Charles Edward Rawdon-Hastings, 11th Earl of Loudoun  (5 January 1855 – 17 May 1920) was a Scottish peer.

Early life
At his birth on 5 January 1855, he was given the name Charles Edward Abney-Hastings. He was the eldest son of Charles Abney-Hastings, 1st Baron Donington and Edith Rawdon-Hastings, 10th Countess of Loudoun. His elder sister, Lady Flora Hastings married Henry Fitzalan-Howard, 15th Duke of Norfolk.  Among his younger siblings were Hon. Paulyn Rawdon-Hastings (who married Lady Maud Grimston, daughter of James Grimston, 2nd Earl of Verulam), Gilbert Clifton-Hastings-Campbell, 3rd Baron Donington (who married Maud Kemble Hamilton, daughter of Sir Charles Hamilton, 1st Baronet).

Career
On 23 January 1874, he succeeded his mother as 11th Earl of Loudoun as well as her subsidiary titles. On 8 April 1887 his name was legally changed to Charles Edward Rawdon-Hastings by Royal Licence. On 24 July 1895, he succeeded his father as 2nd Baron Donington.

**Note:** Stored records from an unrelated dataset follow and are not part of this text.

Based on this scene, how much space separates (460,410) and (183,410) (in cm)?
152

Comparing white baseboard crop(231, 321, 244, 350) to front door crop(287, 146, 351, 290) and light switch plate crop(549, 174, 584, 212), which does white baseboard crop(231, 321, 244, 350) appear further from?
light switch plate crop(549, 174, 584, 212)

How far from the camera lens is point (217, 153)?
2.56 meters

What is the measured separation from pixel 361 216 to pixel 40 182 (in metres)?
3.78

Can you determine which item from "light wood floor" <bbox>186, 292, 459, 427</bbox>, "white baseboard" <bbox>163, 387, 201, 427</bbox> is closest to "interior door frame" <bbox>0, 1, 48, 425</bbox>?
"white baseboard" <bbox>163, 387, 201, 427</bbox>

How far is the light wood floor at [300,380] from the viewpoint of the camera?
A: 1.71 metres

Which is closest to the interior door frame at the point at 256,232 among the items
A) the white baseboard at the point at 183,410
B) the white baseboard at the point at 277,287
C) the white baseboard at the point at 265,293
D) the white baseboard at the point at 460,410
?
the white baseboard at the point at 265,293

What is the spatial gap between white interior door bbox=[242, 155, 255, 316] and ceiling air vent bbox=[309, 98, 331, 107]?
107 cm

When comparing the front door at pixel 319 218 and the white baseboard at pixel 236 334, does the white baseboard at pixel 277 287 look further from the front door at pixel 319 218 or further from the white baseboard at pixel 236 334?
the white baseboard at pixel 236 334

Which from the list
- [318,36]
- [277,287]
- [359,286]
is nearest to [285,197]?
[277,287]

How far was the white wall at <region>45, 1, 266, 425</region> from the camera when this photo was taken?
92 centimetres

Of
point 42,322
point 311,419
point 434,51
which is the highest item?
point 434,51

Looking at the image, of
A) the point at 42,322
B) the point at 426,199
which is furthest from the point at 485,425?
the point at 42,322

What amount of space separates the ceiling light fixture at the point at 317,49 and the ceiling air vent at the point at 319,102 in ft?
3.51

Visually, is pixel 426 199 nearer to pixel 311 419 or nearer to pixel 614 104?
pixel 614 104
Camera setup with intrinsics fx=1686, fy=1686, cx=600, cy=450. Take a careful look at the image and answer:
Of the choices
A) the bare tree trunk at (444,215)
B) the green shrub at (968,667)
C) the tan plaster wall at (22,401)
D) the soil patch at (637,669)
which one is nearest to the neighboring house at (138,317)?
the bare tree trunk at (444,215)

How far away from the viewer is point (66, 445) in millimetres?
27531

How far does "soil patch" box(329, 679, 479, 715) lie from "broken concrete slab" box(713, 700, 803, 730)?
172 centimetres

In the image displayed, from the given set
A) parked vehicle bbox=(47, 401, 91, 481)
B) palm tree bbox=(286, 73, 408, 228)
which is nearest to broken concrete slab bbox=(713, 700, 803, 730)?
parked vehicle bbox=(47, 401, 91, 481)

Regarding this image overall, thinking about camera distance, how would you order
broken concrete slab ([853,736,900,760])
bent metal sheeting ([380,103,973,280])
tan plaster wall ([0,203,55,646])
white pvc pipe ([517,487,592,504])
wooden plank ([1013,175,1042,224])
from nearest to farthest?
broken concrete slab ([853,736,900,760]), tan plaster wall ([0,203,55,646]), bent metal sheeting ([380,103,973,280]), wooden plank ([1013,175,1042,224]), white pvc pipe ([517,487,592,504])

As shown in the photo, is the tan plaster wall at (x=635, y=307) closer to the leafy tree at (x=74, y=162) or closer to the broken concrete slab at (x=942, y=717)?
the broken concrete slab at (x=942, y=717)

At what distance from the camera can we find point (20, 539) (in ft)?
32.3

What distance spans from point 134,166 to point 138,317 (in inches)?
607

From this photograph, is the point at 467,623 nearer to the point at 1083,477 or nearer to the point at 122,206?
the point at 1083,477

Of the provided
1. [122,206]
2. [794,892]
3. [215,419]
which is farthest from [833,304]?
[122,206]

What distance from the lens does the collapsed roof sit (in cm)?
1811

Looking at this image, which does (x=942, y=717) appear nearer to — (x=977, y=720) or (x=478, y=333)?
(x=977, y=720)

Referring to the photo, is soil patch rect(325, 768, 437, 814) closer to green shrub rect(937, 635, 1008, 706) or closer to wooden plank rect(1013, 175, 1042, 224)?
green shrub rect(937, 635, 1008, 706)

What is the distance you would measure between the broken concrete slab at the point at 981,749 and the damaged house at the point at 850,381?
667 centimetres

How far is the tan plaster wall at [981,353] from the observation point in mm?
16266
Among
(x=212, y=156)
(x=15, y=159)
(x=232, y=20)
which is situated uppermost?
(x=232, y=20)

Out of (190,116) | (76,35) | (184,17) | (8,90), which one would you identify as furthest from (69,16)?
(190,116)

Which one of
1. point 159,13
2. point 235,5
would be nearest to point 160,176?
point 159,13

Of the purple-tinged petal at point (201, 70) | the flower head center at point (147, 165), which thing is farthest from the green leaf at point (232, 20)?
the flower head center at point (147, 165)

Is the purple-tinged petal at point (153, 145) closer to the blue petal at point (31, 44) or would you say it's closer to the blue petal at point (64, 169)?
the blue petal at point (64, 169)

He was a Lieutenant in the Leicestershire Yeomanry Cavalry and was Deputy Lieutenant of Ayrshire.

Personal life
On 4 February 1880, he married the Hon. Alice Fitzalan-Howard (1856–1915) in London. Alice was the daughter of Edward Fitzalan-Howard, 1st Baron Howard of Glossop and, his first wife, Augusta Talbot (only daughter and heiress of Hon. George Henry Talbot, half-brother of John Talbot, 16th Earl of Shrewsbury). They had no children.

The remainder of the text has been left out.